Mercado del Puerta, Montevideo, Uruguay, January 2026
After Lima, the road bent south.
In January 2026, the journey continued to Montevideo — a city that does not rush to impress, and perhaps for that very reason, leaves a deep mark. Most of my time unfolded there, along the wide estuary of the Río de la Plata, where water stretches so far that it forgets it is a river and begins to behave like the sea.
Uruguay welcomed me quietly. And I learned quickly that this is how it prefers to be met.
A city opened by walking
One of my first days in Montevideo was spent with Elias, a student of history and an attentive guide, the kind who does not perform knowledge but shares it. With him, the city began to speak in layers.
We started in Plaza Independecia, where the city negotiates between epochs. On one side, the old city gates once stood; on the other, modern avenues stretch outward. At the centre, Artigas watches patiently — not triumphantly, but thoughtfully — as if aware that independence is always an ongoing project.

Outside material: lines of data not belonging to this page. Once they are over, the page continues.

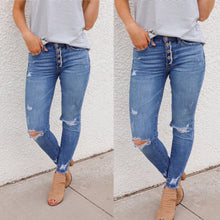 Load image into Gallery viewer, **Distressed Light Wash Skinnies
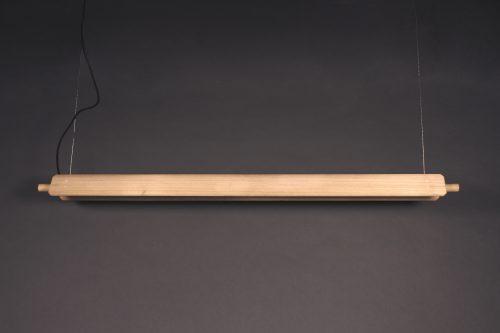 Lámpara colgante lineal Torre fabricada en madera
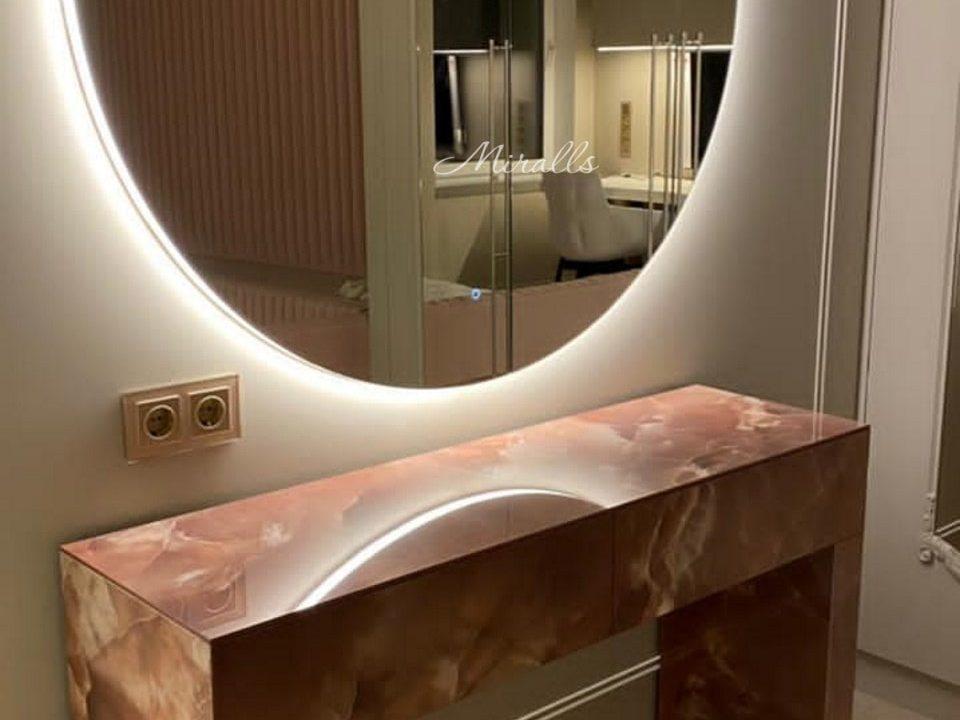 зеркало Eclipse в комнате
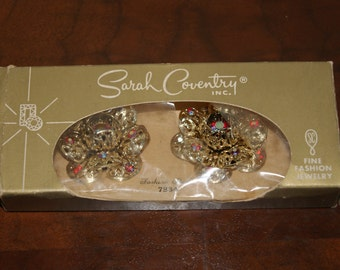 Vintage Sarah Coventry FASHION FLOWER Pattern Clip On Earrings Gold Tone Aurora Borealis Stones 1961 In Original Box Free Shipping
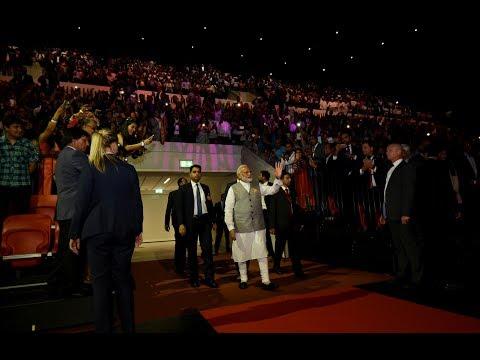 PM Modi met members of Dutch-Indian community at The Hague, Netherlands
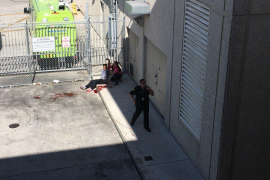 Al menos 5 muertos y 8 heridos en dos tiroteos en el aeropuerto de Florida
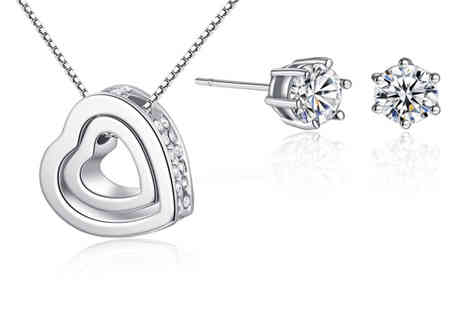 Your Ideal Gift - Solitaire earring and heart pendant necklace gift set - Save 0%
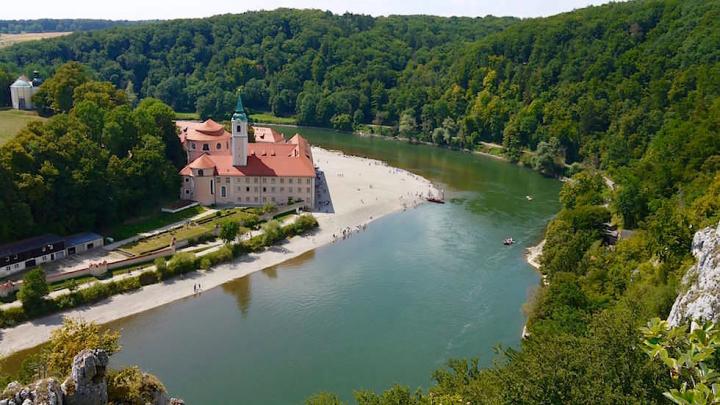 Kloster Weltenburg - Wanderung zum Donaudurchbruch - Weltenburger Enge bei Kehlheim Bayern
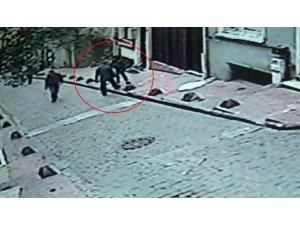 Beyoğlu'ndaki kadına bıçaklı saldırı kamerada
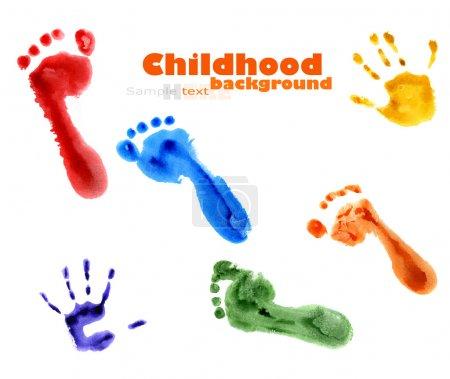 Photo pour Fond de pieds colorés et empreintes de mains isolées sur fond blanc - image libre de droit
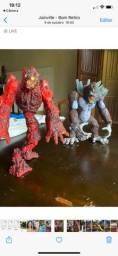 Vendo brinquedo gorila e monstro de lava
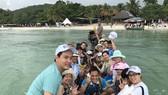 Family-friendly group tours warm up tourism market in Vietnam (Photo: SGGP)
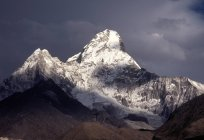 Vista dos picos de montanhas contra céu tempestuoso durante o dia — Fotografia de Stock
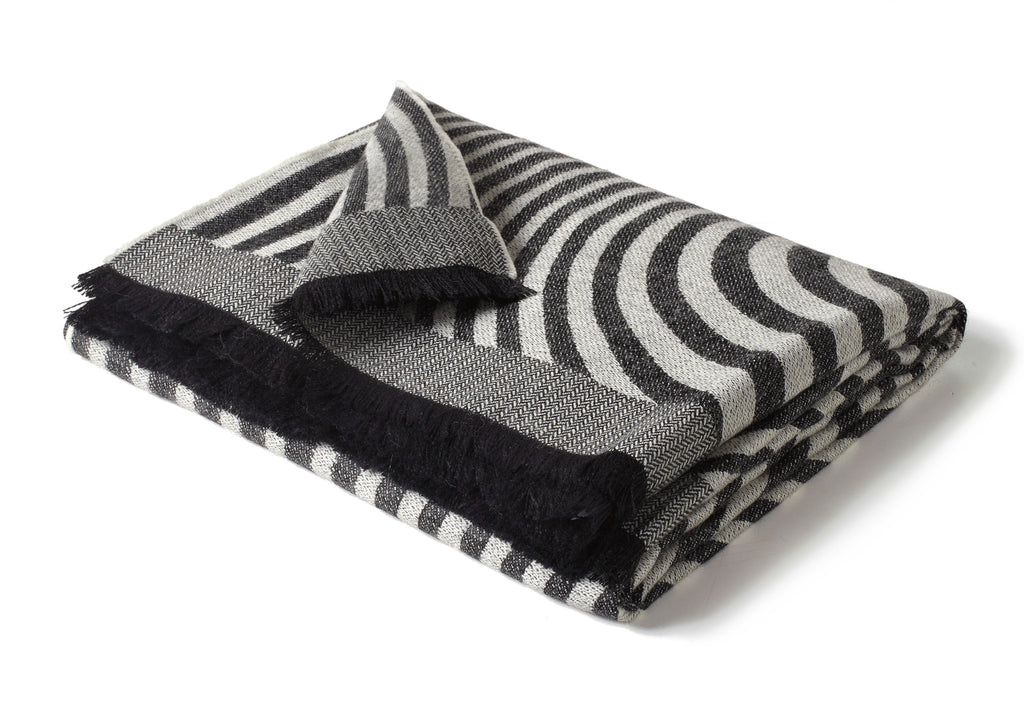 Labyrinth Throw - Gray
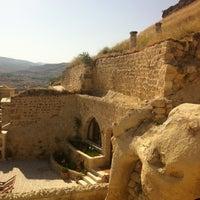 Photo taken at Kayakapi Premium Caves - Cappadocia by Bekir A. on 6/12/2013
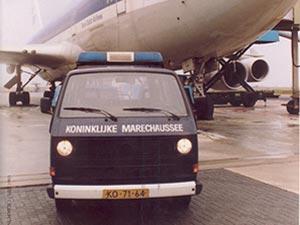 Oude VW T3 bus in dienst van de marechausee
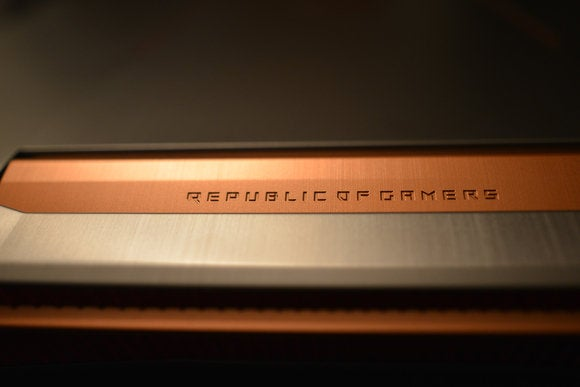 Asus ROG G752VS-XB72K Copper Accent Close-up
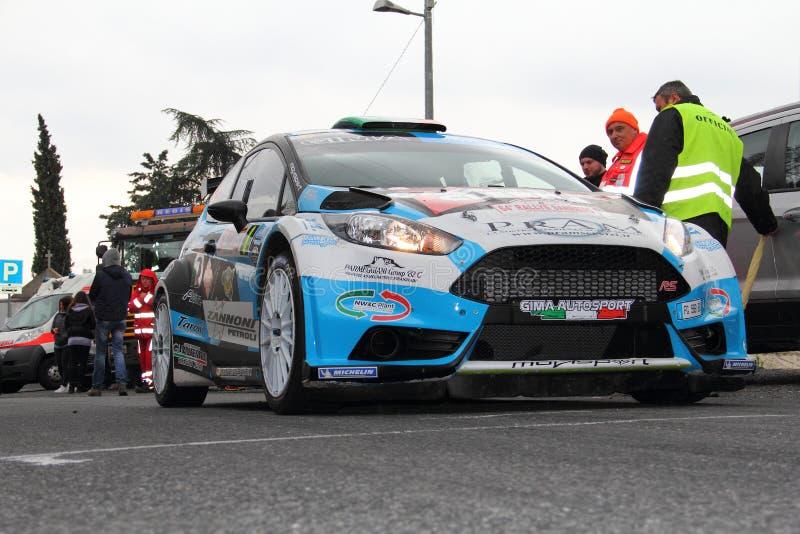 Γιορτή της Ford που συναγωνίζεται στην έναρξη της συνάθροισης Sanremo στοκ εικόνες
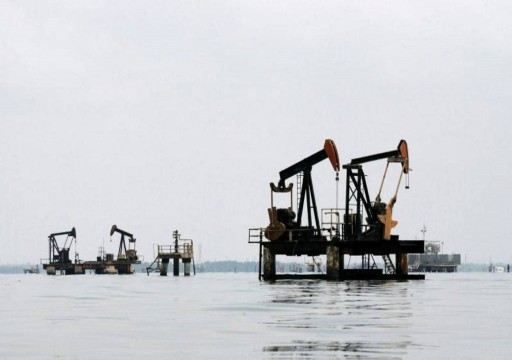 النفط ينخفض 2% وارتفاع المخزونات الأمريكية يجدد مخاوف المعروض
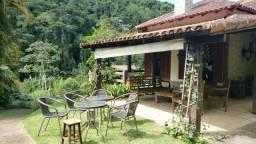 Casa c/3 Quartos em Nogueira em condomínio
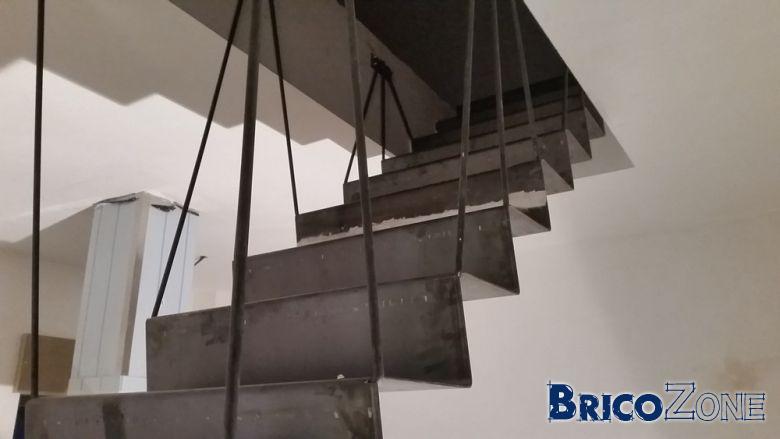 Escalier Acier Brut escalier acier tôle pliée 3mm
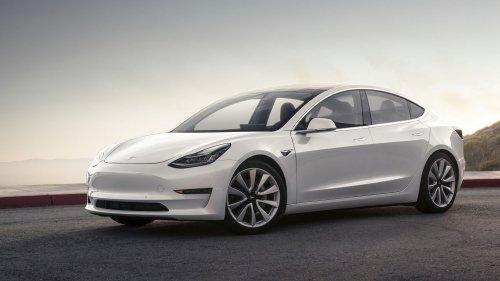 First details on the Tesla Model 3 after handover ceremony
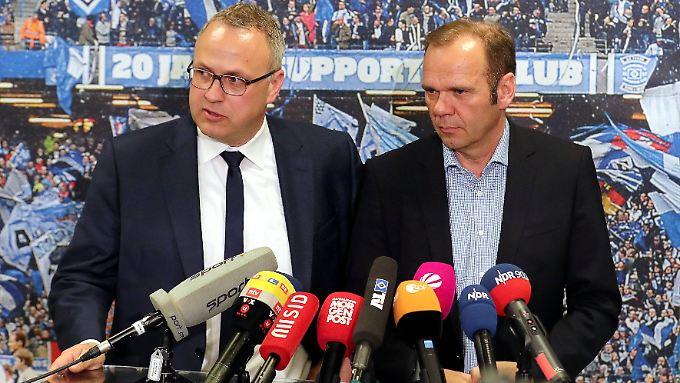 Frank Wettstein und Bernd Hoffmann führen nun erst einmal den HSV.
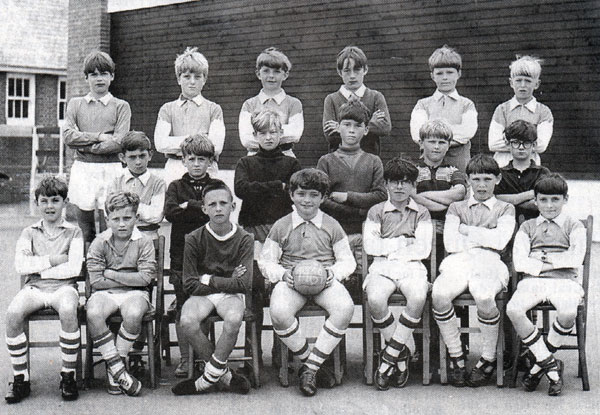windmill-school-football-team-from-1961-photo-courtesy-of-lawrence-house-museum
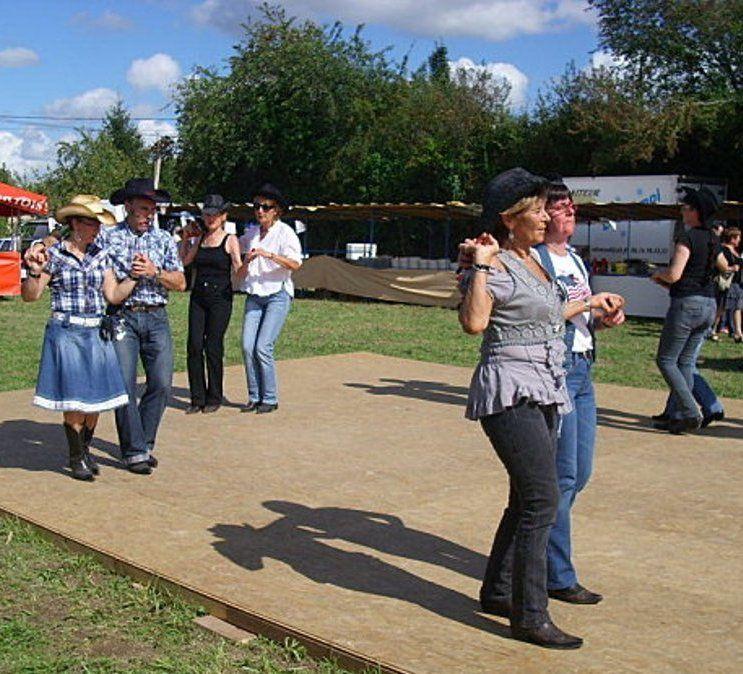 Très belle après midi de Country avec des démos des initiations de danses un mini bal, merci aux organsateurs de cet après midi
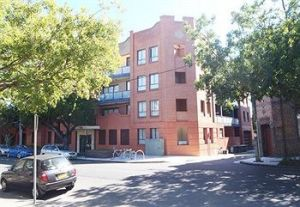 Ryals Serviced Apartments Camperdown - Carnarvon Accommodation
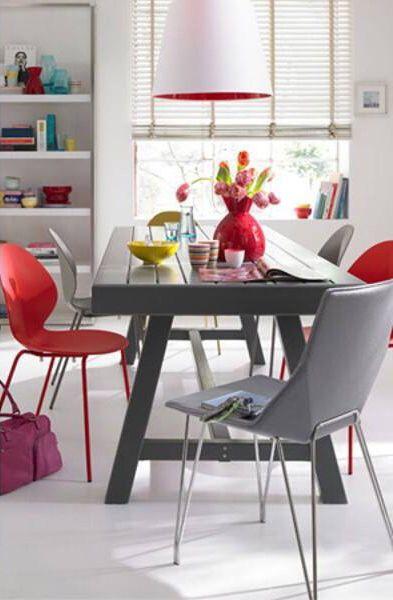 esszimmer tisch stuhl grau rot wei vase fenster regal b cher teller haus. Black Bedroom Furniture Sets. Home Design Ideas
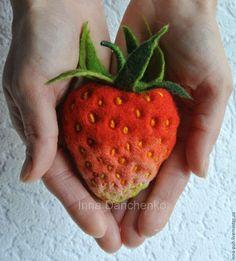 Felted brooch Strawberry / Брошь из шерсти клубника земляника, Данченко Инна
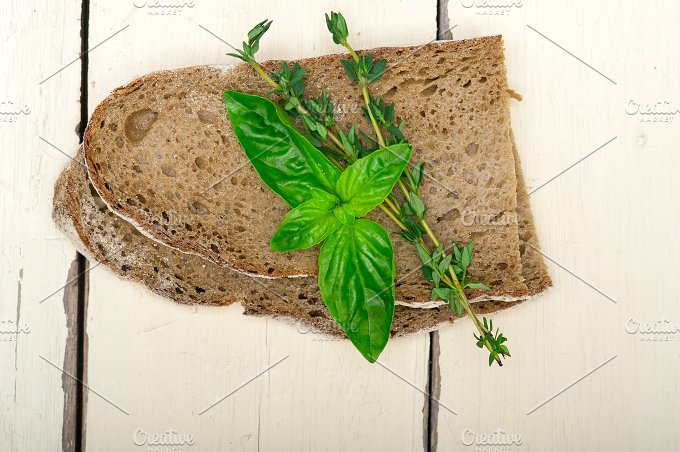 bread basil and thyme 008.jpg - Food & Drink
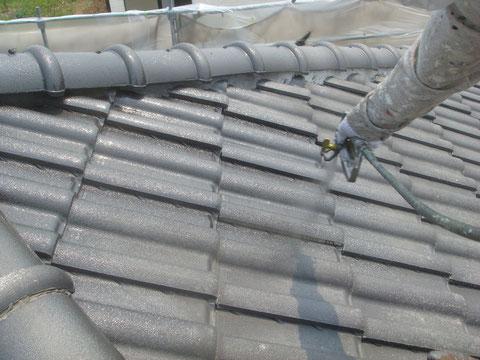 屋根の塗りかえを吹き付けにて行っています。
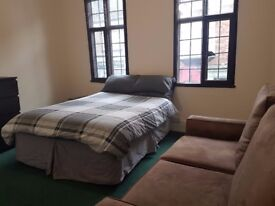 Furnished and very comfortable large room to let in Faringdon Town Centre. Inclusive all bills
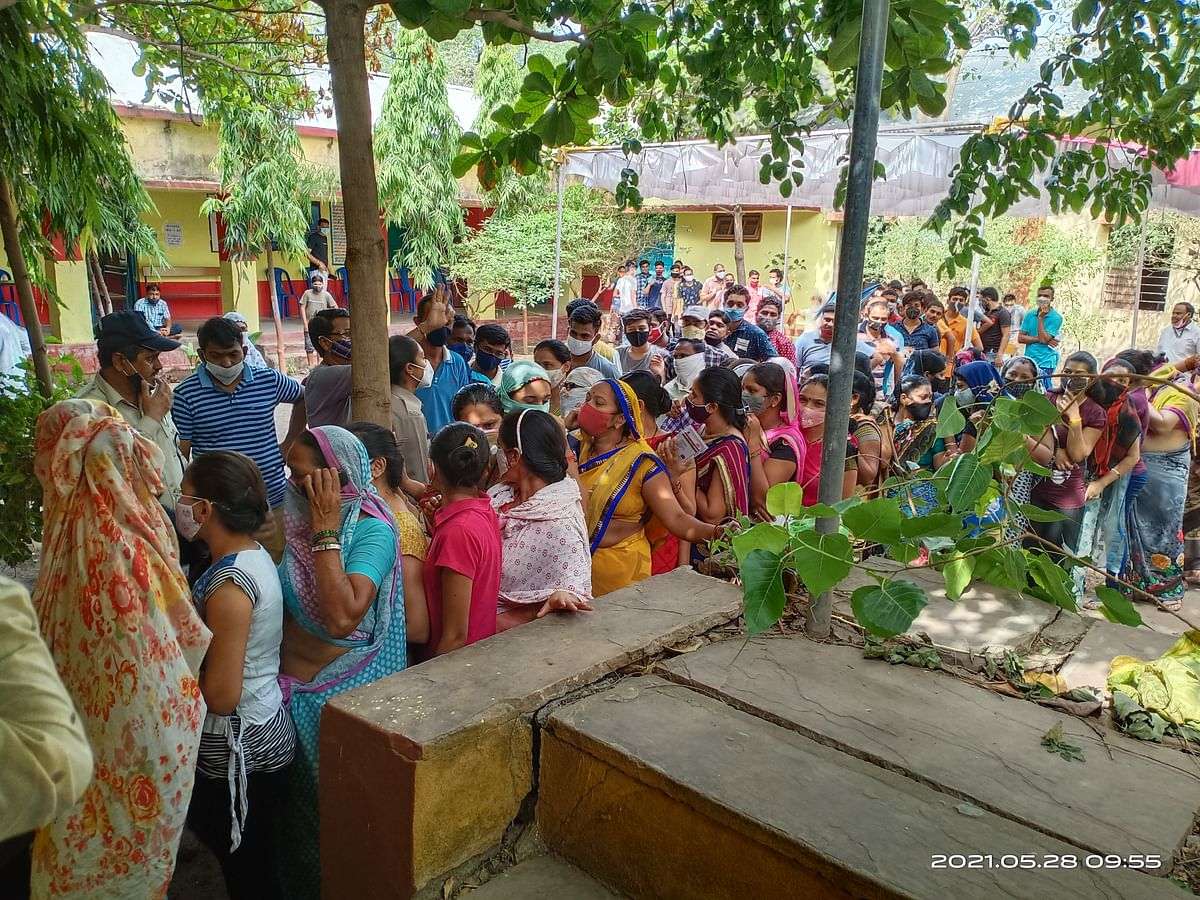 Barwani: Rush at Covid vaccination centre in Khetia as people flout social distancing, other norms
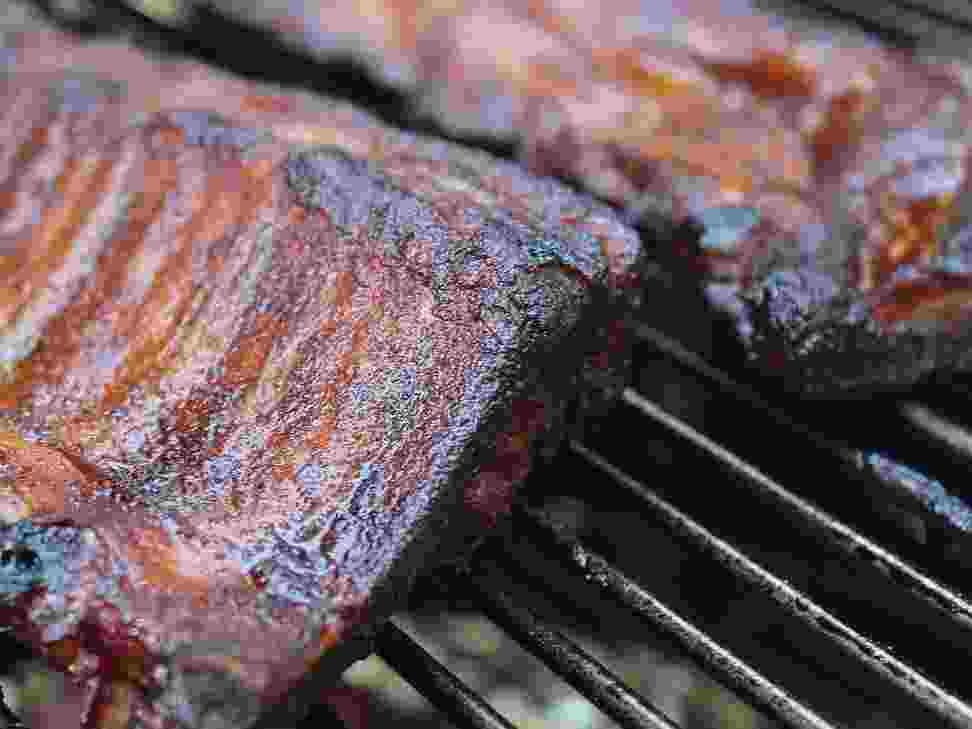 Les beaux jours arrivent, les barbecues aussi ! Nos astuces pour nettoyer la grille de votre barbecu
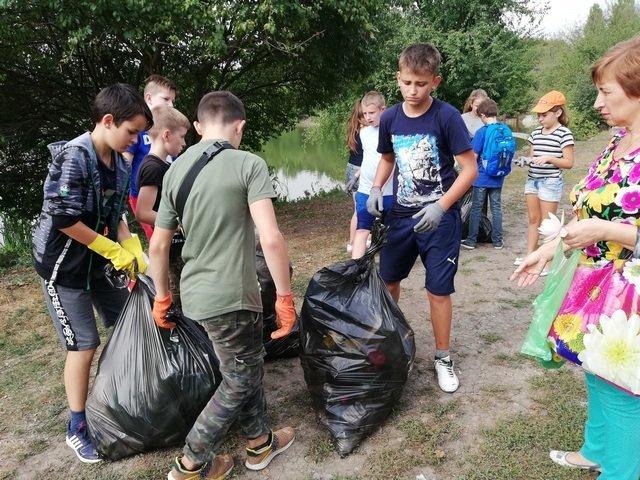 Кам'янецькі школярі назбирали сміття на понад 4 тис. грн і віддали їх на благодійність, фото-6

From there, we drifted into the Ciudad Vieja, where Montevideo feels most itself. Streets narrow, façades soften, balconies lean slightly toward each other. The Catedral Metropolitanastood calm and dignified, carrying centuries without display. Nearby, small streets opened unexpectedly into cafés, bookshops, forgotten corners where the city seems to pause mid-sentence.
At Mercado del Puerto, smoke and voices filled the air. Parrillas hissed, conversations overlapped, wine glasses clinked. The market is not curated nostalgia — it is lived ritual, daily, generous, unapologetic. Montevideo does not romanticise its traditions; it simply continues them.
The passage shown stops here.